しかし味方を犠牲にすると追加で能力を得ることが出来るのだ。
「もちろんスキル発動、[サンブレイズ・ドラゴン]を破壊だ。」
[スケルトン精鋭戦士]が炎のドラゴンに剣を向けると、ドラゴンは光となり消えていった。
これで装備スペルによるデメリットも無くなった。
「これでメインフェイズ終了……。」
「おら、何も出来ずにこれで終わりだろ?
バトルフェイズは無ぇんだから、早く終了宣言しろよ!!」
「おいおい、まだ俺のターンは終了してないぜ?」
「はぁ!?」
「[ブラックスカル・ドラゴン]のもう一つのスキルを発動!!
『破壊された味方を、エンドフェイズ時にスキル召喚する』!!」
[ブラックスカル・ドラゴン]は全体破壊効果の他にもう一つスキルが有る。
厳密に言うと『味方の種族:スケルトンに対し、効果破壊からの復活スキルを与える』能力だ。

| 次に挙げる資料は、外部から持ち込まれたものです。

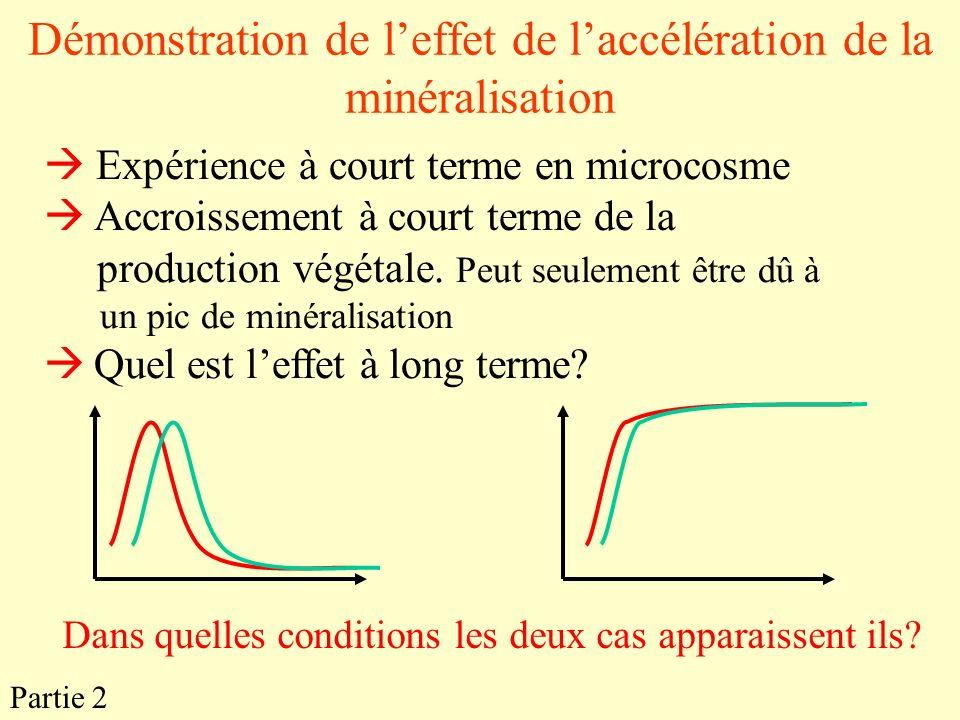 Démonstration de leffet de laccélération de la minéralisation Partie 2 Expérience à court terme en microcosme Accroissement à court terme de la produc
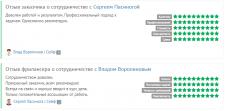 Ускорение и оптимизация темы Wordpress (woocommers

本来は自分の効果で破壊されたスケルトンたちを、復活させるのに使う。
守備力が低いのは骨だからではなく、スキルが強いからだ。
「エンドフェイズ時、『種族:スケルトン』の破壊されたユニットは復活する!」
「……まさか!」
「そう、[スカルオウル]の効果によってスケルトンになった[サンブレイズ・ドラゴン]復活!」
カッッ!!
再び眩しい閃光とともに、太陽のドラゴンが現れた。
しかしその姿は朽ち果て、ほぼ骨だけになっている。
「俺のフィールド上で破壊されたならば、俺のフィールド上にスキル召喚する!」
「馬鹿な……ドラゴンが二体……どう戦えば……!」
「は~? 馬鹿かお前。お前のターンが回ると思うなよ。」
ヤクザの口調を真似てみた。
「[サンブレイズ・ドラゴン]の召喚時効果があっただろ? 忘れたのか?
[スケルトン精鋭戦士]を破壊してお前に5,000ダメージ!!」
「ナニィィィィ!!」
ドゴォオオオオ!!
ドラゴンから放たれた炎で、相手のシールドがぶっ飛ぶ。
ヤクザは爆風に後ずさりする。
「エンドフェイズは続いている!
破壊された[スケルトン精鋭戦士]をエンドフェイズ中に復活させる!
ここで[スケルトン精鋭戦士]のスキル発動! [サンブレイズ・ドラゴン]を破壊する!!」
「ま……まさか!!」
「アニキ!!!」
「そのまさかだよ。
[サンブレイズ・ドラゴン]復活! 5,000ダメージ!!
[スケルトン精鋭戦士]復活! ドラゴンを破壊!!
[サンブレイズ・ドラゴン]復活! 5,000ダメージ!!
[スケルトン精鋭戦士]復活! ドラゴンを破壊!!
[サンブレイズ・ドラゴン]復活! 5,000ダメージ!!
[スケルトン精鋭戦士]復活! ドラゴンを破壊!!
[サンブレイズ・ドラゴン]復活! 5,000ダメージ!!
[スケルトン精鋭戦士]復活! ドラゴンを破壊!!
[サンブレイズ・ドラゴン]復活! 5,000ダメージ!!
[スケルトン精鋭戦士]復活! ドラゴンを破壊!!
[サンブレイズ・ドラゴン]復活! 5,000ダメージ!!
[スケルトン精鋭戦士]復活! ドラゴンを破壊!!
[サンブレイズ・ドラゴン]復活! 5,000ダメージ!!
[スケルトン精鋭戦士]復活! ドラゴンを破壊!!
[サンブレイズ・ドラゴン]復活! 5,000ダメージ!!
[スケルトン精鋭戦士]復活! ドラゴンを破壊!!
[サンブレイズ・ドラゴン]復活! 5,000ダメージ!!」
バゴォ!! ドゴォ!! バゴォ!! ドゴォ!!
ドラゴンが復活するたび、口から隕石のような炎の玉が打ち出される。
何度も、何度も。
すでにシールドは無いが、ヤクザが爆煙で見えなくなるまで完膚なきまでに打ち込んだ。
今までの怒りを込めて。
「ぐああああああああ!!!」
「ドロー!モンスタ……もういいか。」
もうやめて!と止める人がいないので、自分で止める。
YOU WIN
「よっしゃあ!!!」
おもいっきりガッツポーズ。
本来ならこれもマナー違反、"ジャッジキル"スレスレの行為か?
◆◆◆
カードゲーム用語【ループ】。
あるカードとあるカードの効果を組み合わせると、永遠に処理が終わらないコンボ。
カードゲーマーは新しいカードを手に入れると、絶対に考えてしまう。
開発者はカード発売時に気が付かないため、天才プレイヤーが後々発見することがほとんど。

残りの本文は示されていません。